Do rocket science. We’ll do the rest.

Precious Payload helps teams ship satellites to space.

How could your startup benefit from an accelerator? Precious Payload shares tips from experience with Creative Destruction Lab

This video is about Precious Payload’s experience participating in the space stream of a famous goals-drive accelerator called Creative Destruction Lab. The lessons learned by our team with this accelerator program could be applied to basically any mentor-driven accelerator out there, be it TechStars or Starburst, or even Y Combinator. Of course, this acceleration program takes place completely virtually, so this adds an additional layer of lessons learned here.

What is CDL, the Creative Destruction Lab? It’s a mentor-driven, long-process organization that has 10 different streams. The space stream is led by famous Chris Hadfield, who is the former commander of the International Space Station and, of course, the guitar-playing, picture-taking Canadian astronaut. The program spans six months, with a session every two months. The space stream has over 60 mentors, not only space professionals but also scientists, engineers, venture capitalists, and specialists from the tech community in general. 

The focus of the CDL is to help a startup that has the potential to grow big solve their business problems: how to work out a market strategy and how to build a business out of the amazing technology that they have. 

Observation 1: CDL has a great set of internal processes. They use volunteers and perfectly organize Zoom calls with 100+ participants.

Observation 2: CDL takes a lot of your time — prepare to invest dozens of hours of your time if you want to do it right.

Advice: CDL’s a goal-driven accelerator program. For every session, you need to set objectives and key results. The best way to maximize your outcomes from that is to synchronize it with your team’s internal goals for every quarter.

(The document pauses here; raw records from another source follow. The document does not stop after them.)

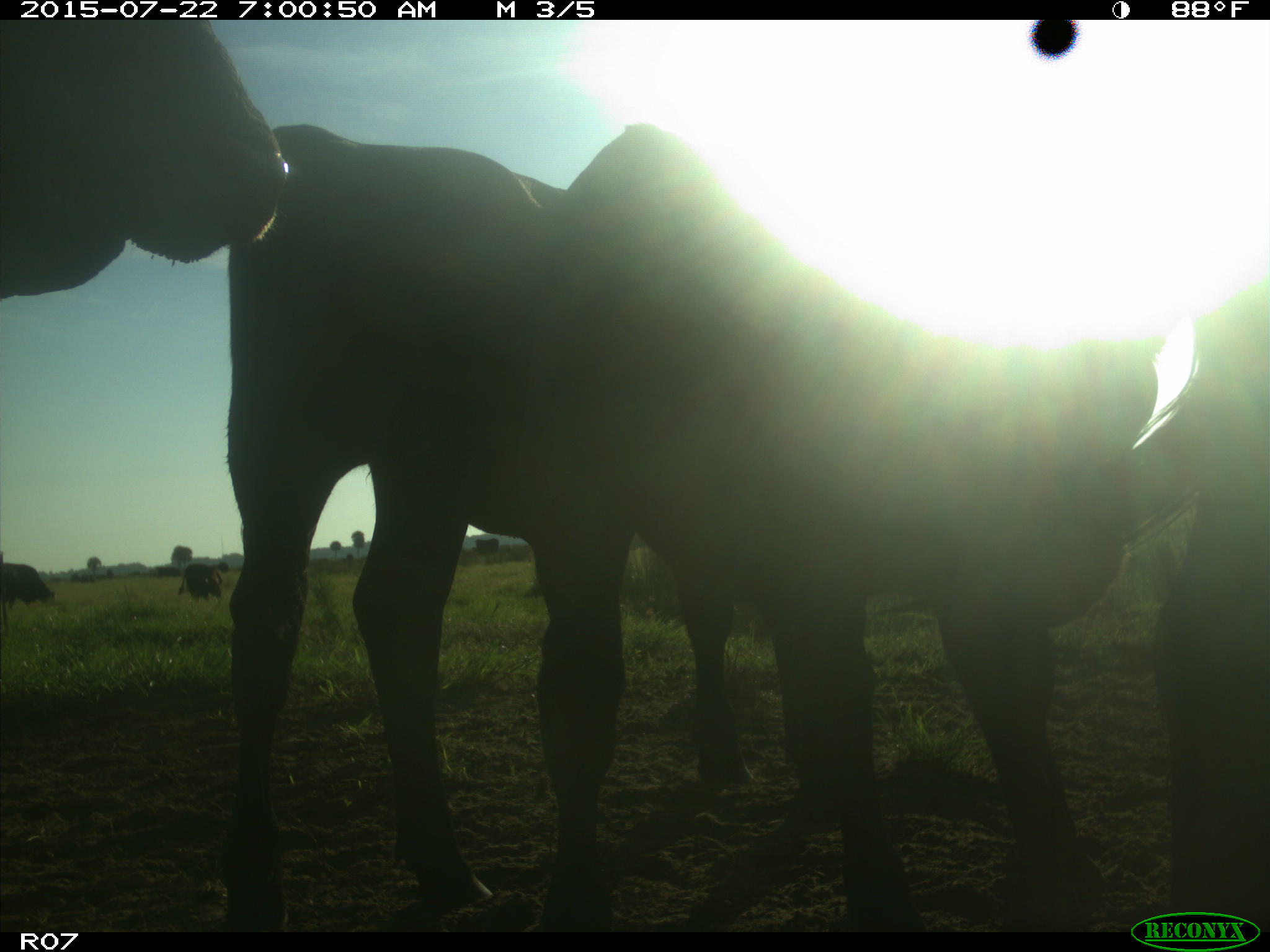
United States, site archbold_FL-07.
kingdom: Animalia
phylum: Chordata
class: Mammalia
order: Artiodactyla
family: Bovidae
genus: Bos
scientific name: Bos taurus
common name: domestic cow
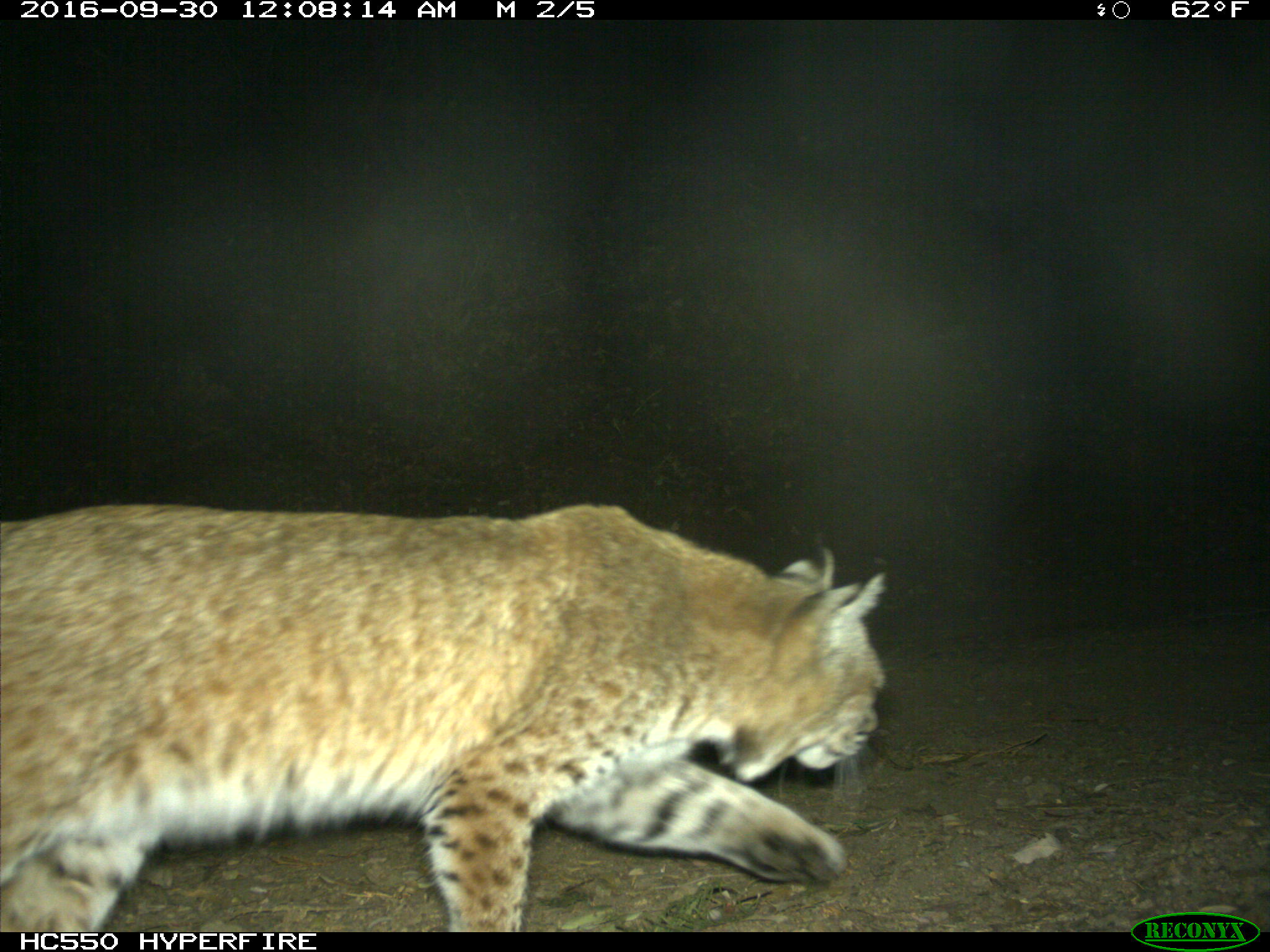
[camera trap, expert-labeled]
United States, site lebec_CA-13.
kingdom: Animalia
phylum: Chordata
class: Mammalia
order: Carnivora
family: Felidae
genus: Lynx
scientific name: Lynx rufus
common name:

Observation 3: To get the perfect mentor you have to sell yourself, but not oversell. They have to understand whether they can help you, to understand whether their experience is relevant to the problems you’re having right now. And they don’t have a lot of time to make a decision.

Advice: Create a 60-second video with a good narrative that really explains what you’re building, your product, your issues, your stage. Talking to mentors, be very concrete and specific about what you ask.